We wrote here about a case where the FCC stepped in to penalize a broadcaster who tried to enforce noncompete provisions of a contract restricting the programming of another station owner in its market. The FCC found that the broadcaster could not restrict the programming of the other station – even though the other station had agreed to that restriction when the enforcing broadcaster sold him a station. In that case, the FCC found that the broadcaster’s attempts to use the courts to enforce the noncompete were an attempt to improperly control the other station, and it fined the station that had brought the lawsuit requesting enforcement of the noncompete.
These cases make clear that, when entering into agreements with broadcast stations, injunctive relief may not always be an option. In any sort of programming agreement, including an LMA or time brokerage agreement, the FCC will look askance at attempts to seek specific performance or other “equitable relief,” i.e. any order from a court ordering that the contract be performed as written. The broadcaster who does not perform under the agreement may well have financial liability to the other party under the agreement, but that other party may well not be able to get what he bargained for. Additionally, the opinion expressed by the FCC in the Media General letter may well make it difficult to enforce any agreement that forces a station owner to sell their station when they do not want to (or to not sell it when they do want to sell).

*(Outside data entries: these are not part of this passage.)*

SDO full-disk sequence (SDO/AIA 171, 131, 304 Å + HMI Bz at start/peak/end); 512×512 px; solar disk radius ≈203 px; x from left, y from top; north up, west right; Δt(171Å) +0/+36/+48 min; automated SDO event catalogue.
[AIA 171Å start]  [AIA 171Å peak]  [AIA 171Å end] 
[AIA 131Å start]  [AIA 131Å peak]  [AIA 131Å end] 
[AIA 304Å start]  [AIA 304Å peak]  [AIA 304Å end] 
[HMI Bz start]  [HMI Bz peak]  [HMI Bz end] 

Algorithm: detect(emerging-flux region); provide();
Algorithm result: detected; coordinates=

Clearly, with these cases in mind, parties to contracts with broadcast stations need to think about putting in financial penalties in agreements in case these agreements cannot be enforced according to their terms. They also may want to think about provisions requiring the station owner to seek prior FCC approval before any relief is given to the other contract party, as the FCC in the Media General case and in the format noncompete case found that the problem with seeking the court order to enforce the contract was that it was an unauthorized transfer of control. Had the FCC authorized the exercise of control, perhaps the result would have been different. Whether the FCC would approve a transfer in such a case is unknown, but that is where these cases seem to take us. These cases raise just one more issue to consider in drafting broadcast contracts.